What’s one of the biggest threats to your dog’s health? Believe it or not, in North America it’s canine obesity, a condition brought on by—much like in humans—a combination of poor diet and lack of exercise. In fact, if your pup’s weight exceeds its ideal mark by even as little as 10%, they’re at a greater risk for disease and their life expectancy can be shortened by nearly two years.
Knowing and Maintaining Ideal Weight
How do you know if your dog is overweight and at risk? Start with a baseline.
Every dog has an ideal weight, and your vet can help you determine an appropriate baseline. Once that weight is established based on your dog’s breed, age, and more, occasional weigh-ins at the vet can help you keep an eye on your pup’s weight.
Dogs are considered overweight when they exceed their baseline by 10%; they’re considered obese at 20%. At that level, they can develop issues like diabetes mellitus, heart disease, and osteoarthritis.
Keep in mind, unusual canine weight gain can also be caused by chronic conditions such as cushing’s disease or hypothyroidism, issues that can be identified by your vet.
October 13 is National Pet Obesity Awareness Day, let’s dive in to see what you can do to make sure your pet is healthy and happy!
Proper Diet and Regular Exercise
On average, dogs need 30 calories per pound of body weight to maintain their current weight. If your pup is weighing in above their baseline, that 30 calorie benchmark might need to change.
Beyond size and breed, your choices and your vet’s recommendations should consider age, activity level, and other conditions to create a nutritionally complete dietary plan and appropriate exercise regimen. For example, young, rowdy pups require greater caloric intake; pregnant or nursing females benefit from additional protein and minerals; and older dogs may need more regular exercise to keep energy levels up and help burn calories.
When looking at food labels, focus on the low end of the listed weight range and work from there, adjusting for the above factors. Additionally, try to limit intake to mealtimes, and keep tasty, but less nutritional treats to around 10% of your dog’s daily calorie allotment.

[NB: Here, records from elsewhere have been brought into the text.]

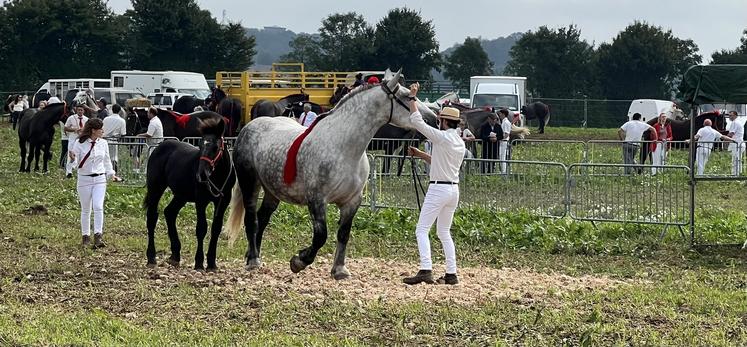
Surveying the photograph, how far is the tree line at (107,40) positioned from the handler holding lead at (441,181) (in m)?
63.4

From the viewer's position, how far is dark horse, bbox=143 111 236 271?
14352mm

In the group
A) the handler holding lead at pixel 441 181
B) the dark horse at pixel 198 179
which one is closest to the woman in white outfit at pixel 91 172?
the dark horse at pixel 198 179

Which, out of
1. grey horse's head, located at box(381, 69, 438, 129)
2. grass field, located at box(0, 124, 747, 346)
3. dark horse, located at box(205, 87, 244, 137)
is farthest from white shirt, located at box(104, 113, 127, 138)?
grey horse's head, located at box(381, 69, 438, 129)

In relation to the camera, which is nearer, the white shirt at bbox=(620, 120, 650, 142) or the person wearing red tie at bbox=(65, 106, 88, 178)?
the person wearing red tie at bbox=(65, 106, 88, 178)

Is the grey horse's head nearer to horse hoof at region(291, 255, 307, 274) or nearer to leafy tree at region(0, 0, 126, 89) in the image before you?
horse hoof at region(291, 255, 307, 274)

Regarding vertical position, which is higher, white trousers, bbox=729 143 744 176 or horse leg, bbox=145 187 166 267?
white trousers, bbox=729 143 744 176

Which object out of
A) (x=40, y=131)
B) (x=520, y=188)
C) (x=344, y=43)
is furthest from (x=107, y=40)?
(x=520, y=188)

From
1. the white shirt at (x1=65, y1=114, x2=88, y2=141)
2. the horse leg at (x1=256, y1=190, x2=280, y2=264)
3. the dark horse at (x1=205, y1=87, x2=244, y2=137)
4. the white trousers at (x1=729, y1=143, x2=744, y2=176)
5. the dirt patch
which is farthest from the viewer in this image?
the dark horse at (x1=205, y1=87, x2=244, y2=137)

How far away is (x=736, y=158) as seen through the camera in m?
22.7

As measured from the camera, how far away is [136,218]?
65.6ft

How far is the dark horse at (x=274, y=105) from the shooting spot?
116 feet

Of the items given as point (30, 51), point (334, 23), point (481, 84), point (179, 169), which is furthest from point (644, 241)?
point (334, 23)

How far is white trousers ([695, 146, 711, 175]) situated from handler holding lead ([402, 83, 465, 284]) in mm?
11264

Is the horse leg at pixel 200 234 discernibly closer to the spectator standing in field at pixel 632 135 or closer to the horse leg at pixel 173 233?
the horse leg at pixel 173 233
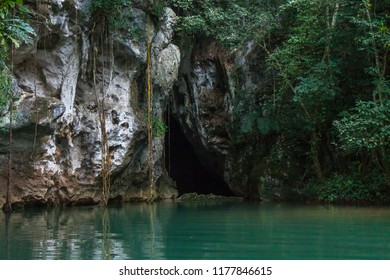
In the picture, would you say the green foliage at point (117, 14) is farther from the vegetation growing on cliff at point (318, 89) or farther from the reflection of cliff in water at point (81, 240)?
the reflection of cliff in water at point (81, 240)

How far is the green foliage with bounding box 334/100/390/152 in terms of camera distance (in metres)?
12.7

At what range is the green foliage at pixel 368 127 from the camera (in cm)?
1270

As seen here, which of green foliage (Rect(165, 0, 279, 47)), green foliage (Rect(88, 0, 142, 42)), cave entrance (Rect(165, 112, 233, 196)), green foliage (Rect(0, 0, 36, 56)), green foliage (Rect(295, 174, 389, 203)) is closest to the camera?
green foliage (Rect(0, 0, 36, 56))

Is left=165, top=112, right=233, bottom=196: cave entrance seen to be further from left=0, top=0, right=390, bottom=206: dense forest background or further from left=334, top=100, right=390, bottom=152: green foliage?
left=334, top=100, right=390, bottom=152: green foliage

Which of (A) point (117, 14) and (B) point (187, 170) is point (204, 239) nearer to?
(A) point (117, 14)

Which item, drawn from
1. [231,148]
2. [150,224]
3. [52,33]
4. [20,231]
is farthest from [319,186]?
[20,231]

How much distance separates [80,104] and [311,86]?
7373 millimetres

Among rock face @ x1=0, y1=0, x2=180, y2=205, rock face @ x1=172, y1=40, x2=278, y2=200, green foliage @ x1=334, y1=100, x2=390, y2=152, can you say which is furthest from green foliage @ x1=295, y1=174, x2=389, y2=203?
rock face @ x1=0, y1=0, x2=180, y2=205

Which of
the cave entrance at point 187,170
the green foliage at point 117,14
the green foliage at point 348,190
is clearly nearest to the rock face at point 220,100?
the green foliage at point 348,190

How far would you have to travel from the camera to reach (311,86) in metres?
14.4

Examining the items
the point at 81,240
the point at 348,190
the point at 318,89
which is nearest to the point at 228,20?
the point at 318,89

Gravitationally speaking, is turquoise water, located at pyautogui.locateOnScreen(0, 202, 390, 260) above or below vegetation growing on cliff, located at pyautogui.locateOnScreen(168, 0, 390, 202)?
below

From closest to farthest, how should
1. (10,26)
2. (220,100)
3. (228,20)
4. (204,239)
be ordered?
(10,26) < (204,239) < (228,20) < (220,100)

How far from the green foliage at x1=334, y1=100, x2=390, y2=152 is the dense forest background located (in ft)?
0.08
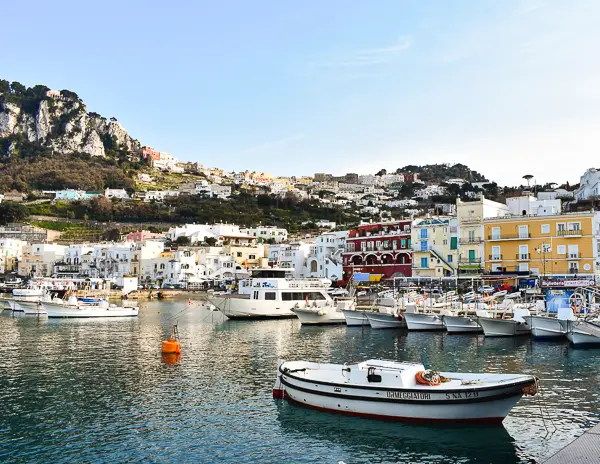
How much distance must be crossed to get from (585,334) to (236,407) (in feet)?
74.4

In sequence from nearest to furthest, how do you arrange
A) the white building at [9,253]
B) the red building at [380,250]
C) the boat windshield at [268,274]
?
the boat windshield at [268,274] → the red building at [380,250] → the white building at [9,253]

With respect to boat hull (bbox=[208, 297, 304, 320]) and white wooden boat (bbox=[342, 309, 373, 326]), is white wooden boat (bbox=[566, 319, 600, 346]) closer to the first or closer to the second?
white wooden boat (bbox=[342, 309, 373, 326])

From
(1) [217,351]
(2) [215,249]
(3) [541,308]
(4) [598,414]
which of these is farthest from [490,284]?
(2) [215,249]

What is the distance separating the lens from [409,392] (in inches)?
692

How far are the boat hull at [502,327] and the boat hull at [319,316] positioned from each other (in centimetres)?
1420

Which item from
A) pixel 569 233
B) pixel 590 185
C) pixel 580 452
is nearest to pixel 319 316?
pixel 569 233

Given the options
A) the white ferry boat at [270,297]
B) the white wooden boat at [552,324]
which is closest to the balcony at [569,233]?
the white wooden boat at [552,324]

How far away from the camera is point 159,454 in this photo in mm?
15539

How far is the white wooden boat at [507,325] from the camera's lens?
37.6m

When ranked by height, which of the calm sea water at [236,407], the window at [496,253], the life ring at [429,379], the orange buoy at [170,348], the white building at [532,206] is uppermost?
the white building at [532,206]

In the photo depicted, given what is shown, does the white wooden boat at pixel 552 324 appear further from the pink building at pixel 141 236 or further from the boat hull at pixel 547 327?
the pink building at pixel 141 236

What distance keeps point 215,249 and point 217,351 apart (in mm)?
79949

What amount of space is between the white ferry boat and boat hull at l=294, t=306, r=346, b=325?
332cm

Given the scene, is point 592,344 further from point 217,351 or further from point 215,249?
point 215,249
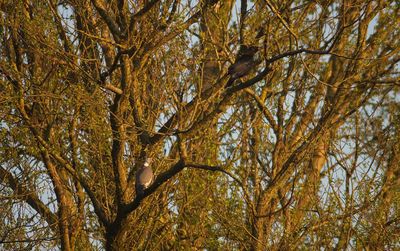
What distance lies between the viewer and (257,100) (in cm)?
1003

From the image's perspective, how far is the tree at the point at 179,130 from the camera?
7.52m

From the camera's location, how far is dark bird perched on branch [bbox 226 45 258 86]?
24.5 feet

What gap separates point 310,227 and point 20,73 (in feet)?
12.9

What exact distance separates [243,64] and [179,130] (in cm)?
116

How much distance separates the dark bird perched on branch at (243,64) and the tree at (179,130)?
2cm

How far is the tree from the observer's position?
24.7ft

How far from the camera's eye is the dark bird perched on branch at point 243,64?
7.47 metres

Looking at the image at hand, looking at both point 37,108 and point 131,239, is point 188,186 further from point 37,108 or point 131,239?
point 37,108

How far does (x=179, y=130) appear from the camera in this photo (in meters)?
6.84

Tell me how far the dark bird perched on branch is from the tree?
0.07 ft

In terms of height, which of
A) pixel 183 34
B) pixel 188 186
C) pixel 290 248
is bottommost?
pixel 290 248

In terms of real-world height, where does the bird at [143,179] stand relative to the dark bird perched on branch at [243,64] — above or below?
below

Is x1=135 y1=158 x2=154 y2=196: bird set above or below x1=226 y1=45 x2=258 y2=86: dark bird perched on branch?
below

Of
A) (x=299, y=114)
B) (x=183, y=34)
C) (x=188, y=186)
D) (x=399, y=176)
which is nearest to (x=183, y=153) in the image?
(x=183, y=34)
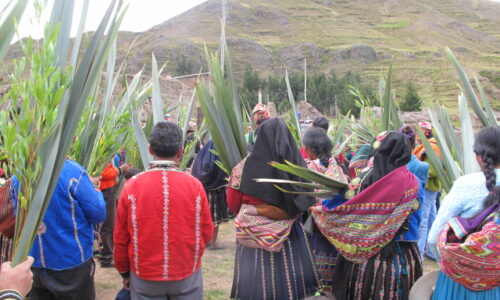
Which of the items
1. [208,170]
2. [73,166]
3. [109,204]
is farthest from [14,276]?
[208,170]

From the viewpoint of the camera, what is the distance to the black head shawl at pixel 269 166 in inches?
98.6

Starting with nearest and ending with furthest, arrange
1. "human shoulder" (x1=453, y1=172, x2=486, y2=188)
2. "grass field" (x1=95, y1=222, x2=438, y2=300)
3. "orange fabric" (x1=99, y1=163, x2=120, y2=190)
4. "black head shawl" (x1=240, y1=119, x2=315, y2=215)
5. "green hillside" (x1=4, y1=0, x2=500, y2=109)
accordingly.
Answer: "human shoulder" (x1=453, y1=172, x2=486, y2=188)
"black head shawl" (x1=240, y1=119, x2=315, y2=215)
"grass field" (x1=95, y1=222, x2=438, y2=300)
"orange fabric" (x1=99, y1=163, x2=120, y2=190)
"green hillside" (x1=4, y1=0, x2=500, y2=109)

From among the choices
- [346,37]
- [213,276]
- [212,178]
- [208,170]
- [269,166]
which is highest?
[346,37]

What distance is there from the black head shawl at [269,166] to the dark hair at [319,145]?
0.62m

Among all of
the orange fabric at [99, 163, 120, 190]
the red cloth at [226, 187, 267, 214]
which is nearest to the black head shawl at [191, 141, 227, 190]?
the orange fabric at [99, 163, 120, 190]

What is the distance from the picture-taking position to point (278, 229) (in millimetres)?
2562

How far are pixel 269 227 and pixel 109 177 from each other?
207cm

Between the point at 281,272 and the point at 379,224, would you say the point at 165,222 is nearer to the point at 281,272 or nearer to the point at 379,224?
the point at 281,272

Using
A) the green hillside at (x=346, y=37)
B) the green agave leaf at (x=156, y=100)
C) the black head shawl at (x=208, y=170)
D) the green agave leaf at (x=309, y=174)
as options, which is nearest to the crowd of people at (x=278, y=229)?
the green agave leaf at (x=309, y=174)

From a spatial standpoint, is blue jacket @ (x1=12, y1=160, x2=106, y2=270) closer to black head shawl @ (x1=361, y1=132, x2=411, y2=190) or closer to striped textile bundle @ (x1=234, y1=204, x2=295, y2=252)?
striped textile bundle @ (x1=234, y1=204, x2=295, y2=252)

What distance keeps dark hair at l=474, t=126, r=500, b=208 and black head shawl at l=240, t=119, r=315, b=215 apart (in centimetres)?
99

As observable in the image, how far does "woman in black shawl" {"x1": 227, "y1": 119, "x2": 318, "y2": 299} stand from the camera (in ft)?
8.26

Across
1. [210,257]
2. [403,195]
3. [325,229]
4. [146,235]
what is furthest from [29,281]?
[210,257]

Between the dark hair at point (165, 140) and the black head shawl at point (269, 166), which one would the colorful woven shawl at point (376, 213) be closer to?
the black head shawl at point (269, 166)
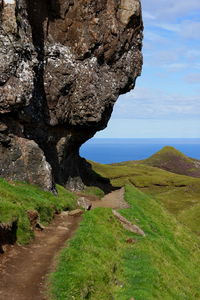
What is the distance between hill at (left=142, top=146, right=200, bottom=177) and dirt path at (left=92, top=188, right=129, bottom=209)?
400 ft

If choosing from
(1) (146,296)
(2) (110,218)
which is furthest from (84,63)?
(1) (146,296)

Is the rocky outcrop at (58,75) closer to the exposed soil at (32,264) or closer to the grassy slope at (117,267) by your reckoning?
the grassy slope at (117,267)

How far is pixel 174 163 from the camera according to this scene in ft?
608

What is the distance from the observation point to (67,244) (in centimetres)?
2425

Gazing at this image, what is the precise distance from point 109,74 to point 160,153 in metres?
146

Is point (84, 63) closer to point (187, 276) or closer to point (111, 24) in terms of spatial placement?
point (111, 24)

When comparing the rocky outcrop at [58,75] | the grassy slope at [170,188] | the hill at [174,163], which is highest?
the rocky outcrop at [58,75]

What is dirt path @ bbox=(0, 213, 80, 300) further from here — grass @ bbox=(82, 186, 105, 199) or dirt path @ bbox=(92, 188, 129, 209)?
grass @ bbox=(82, 186, 105, 199)

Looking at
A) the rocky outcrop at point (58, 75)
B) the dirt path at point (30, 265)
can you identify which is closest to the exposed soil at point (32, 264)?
the dirt path at point (30, 265)

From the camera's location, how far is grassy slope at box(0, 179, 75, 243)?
23.9 metres

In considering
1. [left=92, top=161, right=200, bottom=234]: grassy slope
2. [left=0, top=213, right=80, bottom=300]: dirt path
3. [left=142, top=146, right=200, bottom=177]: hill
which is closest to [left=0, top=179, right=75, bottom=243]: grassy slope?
[left=0, top=213, right=80, bottom=300]: dirt path

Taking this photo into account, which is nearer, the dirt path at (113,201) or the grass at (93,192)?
the dirt path at (113,201)

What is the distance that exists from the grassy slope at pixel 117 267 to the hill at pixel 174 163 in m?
142

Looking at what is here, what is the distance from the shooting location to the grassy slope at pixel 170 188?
3204 inches
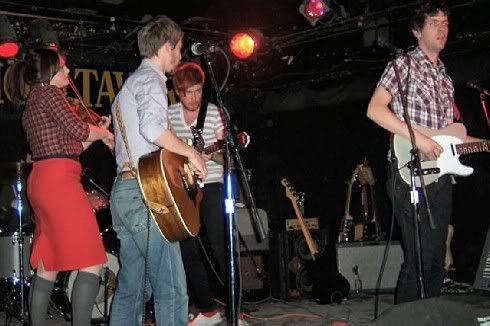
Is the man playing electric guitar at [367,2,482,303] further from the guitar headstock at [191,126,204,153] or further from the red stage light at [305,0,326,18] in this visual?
the red stage light at [305,0,326,18]

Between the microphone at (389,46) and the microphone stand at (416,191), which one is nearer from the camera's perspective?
the microphone stand at (416,191)

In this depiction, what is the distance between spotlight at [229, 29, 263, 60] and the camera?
24.2ft

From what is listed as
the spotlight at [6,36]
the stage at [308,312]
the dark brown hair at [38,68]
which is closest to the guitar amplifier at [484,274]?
the stage at [308,312]

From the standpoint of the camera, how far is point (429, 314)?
9.40 feet

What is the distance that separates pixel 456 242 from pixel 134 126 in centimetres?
609

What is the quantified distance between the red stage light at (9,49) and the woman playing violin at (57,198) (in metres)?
3.26

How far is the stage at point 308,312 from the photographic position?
6188mm

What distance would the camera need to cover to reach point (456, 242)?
28.6 feet

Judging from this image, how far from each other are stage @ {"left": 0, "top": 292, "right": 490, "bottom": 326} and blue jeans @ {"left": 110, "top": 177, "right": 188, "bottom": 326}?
7.59 ft

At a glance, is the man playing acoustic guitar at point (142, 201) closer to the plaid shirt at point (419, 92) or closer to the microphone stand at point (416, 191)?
the microphone stand at point (416, 191)

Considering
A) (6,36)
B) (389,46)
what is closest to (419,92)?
(389,46)

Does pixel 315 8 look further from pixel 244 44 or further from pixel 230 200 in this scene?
pixel 230 200

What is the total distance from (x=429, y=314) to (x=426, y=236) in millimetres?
1534

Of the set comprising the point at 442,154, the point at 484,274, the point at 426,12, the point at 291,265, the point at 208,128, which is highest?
the point at 426,12
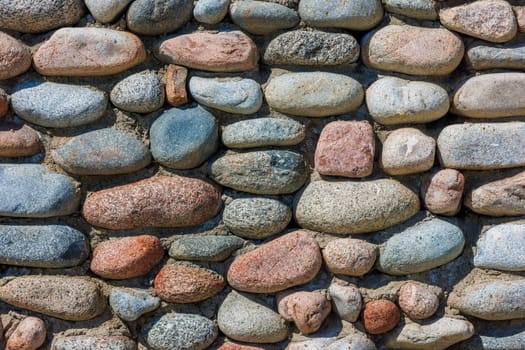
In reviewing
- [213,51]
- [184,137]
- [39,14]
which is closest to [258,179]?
[184,137]

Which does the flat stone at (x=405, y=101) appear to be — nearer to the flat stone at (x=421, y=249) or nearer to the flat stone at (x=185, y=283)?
the flat stone at (x=421, y=249)

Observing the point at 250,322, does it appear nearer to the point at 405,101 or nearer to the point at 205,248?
the point at 205,248

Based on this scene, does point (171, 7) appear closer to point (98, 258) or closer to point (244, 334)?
point (98, 258)

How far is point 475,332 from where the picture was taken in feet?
5.17

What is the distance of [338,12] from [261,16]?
0.15 metres

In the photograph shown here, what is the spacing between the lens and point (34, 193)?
1.55 metres

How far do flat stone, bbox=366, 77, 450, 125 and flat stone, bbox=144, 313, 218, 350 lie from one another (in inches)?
21.6

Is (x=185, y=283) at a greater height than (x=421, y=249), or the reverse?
(x=421, y=249)

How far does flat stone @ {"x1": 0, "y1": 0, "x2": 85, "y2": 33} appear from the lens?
5.07ft

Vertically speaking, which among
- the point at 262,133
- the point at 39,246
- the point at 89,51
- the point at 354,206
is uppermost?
the point at 89,51

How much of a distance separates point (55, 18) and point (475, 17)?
0.84m

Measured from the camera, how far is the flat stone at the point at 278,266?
1.53 m

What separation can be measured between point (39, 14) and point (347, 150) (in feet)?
2.22

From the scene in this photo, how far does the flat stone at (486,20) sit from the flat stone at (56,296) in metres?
0.91
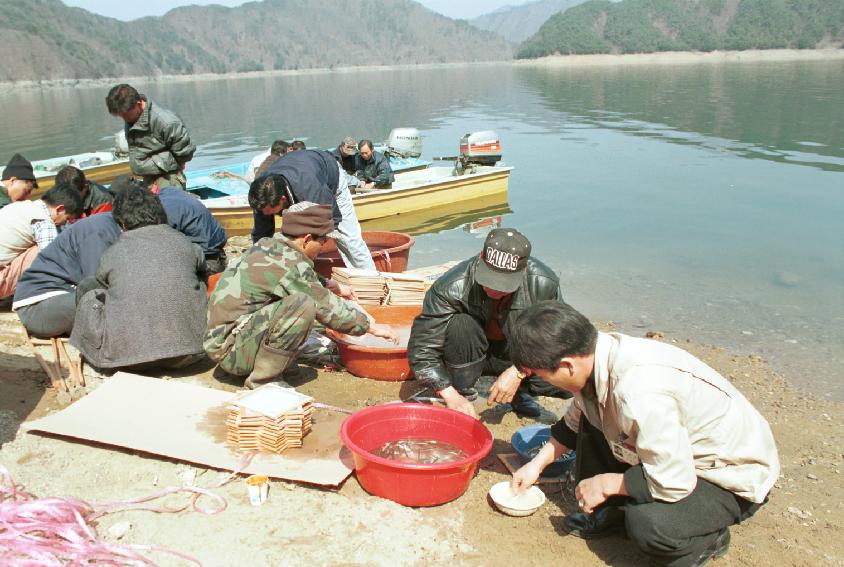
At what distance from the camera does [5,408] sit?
424 centimetres

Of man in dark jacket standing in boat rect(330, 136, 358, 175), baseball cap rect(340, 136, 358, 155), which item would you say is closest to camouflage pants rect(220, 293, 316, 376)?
man in dark jacket standing in boat rect(330, 136, 358, 175)

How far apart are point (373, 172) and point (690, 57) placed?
100063 millimetres

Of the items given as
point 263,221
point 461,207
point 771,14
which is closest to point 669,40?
point 771,14

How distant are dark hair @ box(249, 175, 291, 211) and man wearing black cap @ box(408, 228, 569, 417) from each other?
1.75 meters

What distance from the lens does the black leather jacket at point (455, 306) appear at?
149 inches

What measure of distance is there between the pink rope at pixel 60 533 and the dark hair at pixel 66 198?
3098 mm

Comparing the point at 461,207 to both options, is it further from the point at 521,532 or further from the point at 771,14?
the point at 771,14

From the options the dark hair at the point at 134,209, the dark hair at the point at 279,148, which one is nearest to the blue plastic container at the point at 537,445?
the dark hair at the point at 134,209

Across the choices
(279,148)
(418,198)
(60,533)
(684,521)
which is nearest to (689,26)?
(418,198)

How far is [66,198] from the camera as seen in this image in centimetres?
563

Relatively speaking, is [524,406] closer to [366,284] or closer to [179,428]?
[366,284]

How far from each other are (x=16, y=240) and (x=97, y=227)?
1.23 meters

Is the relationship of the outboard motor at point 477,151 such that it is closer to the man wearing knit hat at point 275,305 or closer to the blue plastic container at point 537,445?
the man wearing knit hat at point 275,305

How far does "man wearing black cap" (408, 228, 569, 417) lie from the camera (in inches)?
139
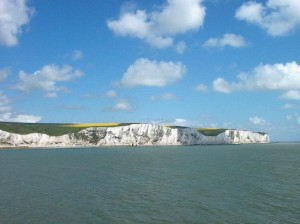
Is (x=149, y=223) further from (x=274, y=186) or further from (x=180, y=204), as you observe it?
Answer: (x=274, y=186)

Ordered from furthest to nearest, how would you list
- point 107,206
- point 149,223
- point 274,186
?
point 274,186, point 107,206, point 149,223

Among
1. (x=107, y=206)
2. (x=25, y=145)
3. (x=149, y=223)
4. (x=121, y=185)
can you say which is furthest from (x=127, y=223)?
(x=25, y=145)

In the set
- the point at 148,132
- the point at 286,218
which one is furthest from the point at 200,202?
the point at 148,132

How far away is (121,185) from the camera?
46.4 metres

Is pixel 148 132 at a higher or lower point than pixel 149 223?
higher

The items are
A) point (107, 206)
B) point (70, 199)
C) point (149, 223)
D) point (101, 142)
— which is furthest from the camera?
point (101, 142)

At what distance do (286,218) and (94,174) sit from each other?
33748 millimetres

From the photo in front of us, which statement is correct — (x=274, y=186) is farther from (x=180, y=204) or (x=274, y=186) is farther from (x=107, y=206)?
(x=107, y=206)

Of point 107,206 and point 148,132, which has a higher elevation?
point 148,132

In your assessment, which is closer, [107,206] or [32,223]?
[32,223]

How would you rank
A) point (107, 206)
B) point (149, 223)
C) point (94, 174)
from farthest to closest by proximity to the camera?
point (94, 174) < point (107, 206) < point (149, 223)

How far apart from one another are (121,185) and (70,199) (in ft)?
32.2

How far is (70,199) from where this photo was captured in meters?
37.6

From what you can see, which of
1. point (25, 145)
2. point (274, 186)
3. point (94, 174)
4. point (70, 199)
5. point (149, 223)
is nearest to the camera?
point (149, 223)
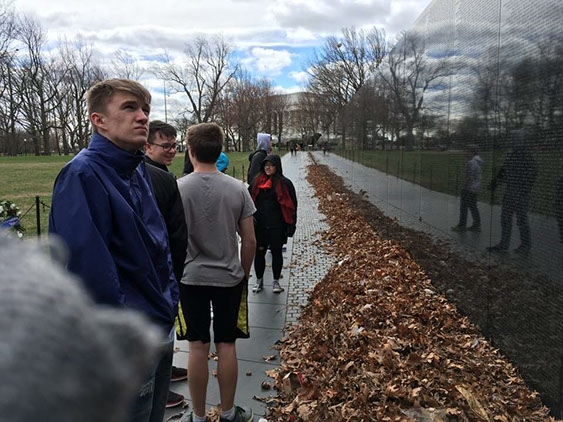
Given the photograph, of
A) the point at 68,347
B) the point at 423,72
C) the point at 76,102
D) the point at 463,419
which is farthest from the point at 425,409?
the point at 76,102

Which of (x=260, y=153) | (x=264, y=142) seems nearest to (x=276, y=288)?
(x=260, y=153)

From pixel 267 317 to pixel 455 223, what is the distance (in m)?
2.51

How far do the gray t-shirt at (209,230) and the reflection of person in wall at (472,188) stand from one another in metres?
2.63

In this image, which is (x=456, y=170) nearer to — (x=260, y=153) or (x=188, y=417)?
(x=260, y=153)

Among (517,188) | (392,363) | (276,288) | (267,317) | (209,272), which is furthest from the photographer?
(276,288)

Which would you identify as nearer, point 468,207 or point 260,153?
point 468,207

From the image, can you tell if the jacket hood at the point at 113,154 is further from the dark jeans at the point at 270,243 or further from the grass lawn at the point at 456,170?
the dark jeans at the point at 270,243

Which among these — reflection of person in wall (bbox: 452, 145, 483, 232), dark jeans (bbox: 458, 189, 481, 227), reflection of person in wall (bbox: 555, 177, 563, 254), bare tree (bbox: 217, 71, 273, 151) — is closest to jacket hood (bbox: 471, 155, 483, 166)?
reflection of person in wall (bbox: 452, 145, 483, 232)

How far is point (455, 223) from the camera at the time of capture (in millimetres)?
5008

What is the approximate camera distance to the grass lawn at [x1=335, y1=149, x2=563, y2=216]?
3094 mm

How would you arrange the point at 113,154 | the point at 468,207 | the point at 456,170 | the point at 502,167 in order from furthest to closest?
the point at 456,170 → the point at 468,207 → the point at 502,167 → the point at 113,154

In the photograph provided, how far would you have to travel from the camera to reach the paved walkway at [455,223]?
10.3ft

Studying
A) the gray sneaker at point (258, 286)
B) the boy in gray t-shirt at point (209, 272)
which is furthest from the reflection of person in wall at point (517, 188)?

Walks are still a great way to get your dog moving. Even at a reasonable pace for just 20 minutes a day, low impact neighborhood strolls can have a major positive effect on the physical health and mental well-being of dogs—and their pet parents, too. If you and your pup have access to water or wide-open spaces, a good swim or a rousing game of fetch can also go a long way.
Though canine obesity is a common problem, fortunately prevention is easy to achieve with a few simple changes. Consult your vet about your dog’s weight, take advantage of local pet store resources with knowledgeable team members who can help you find the right food for your dog, and put your pup on the diet and exercise plan they need to get fit for a long, happy, and healthy life.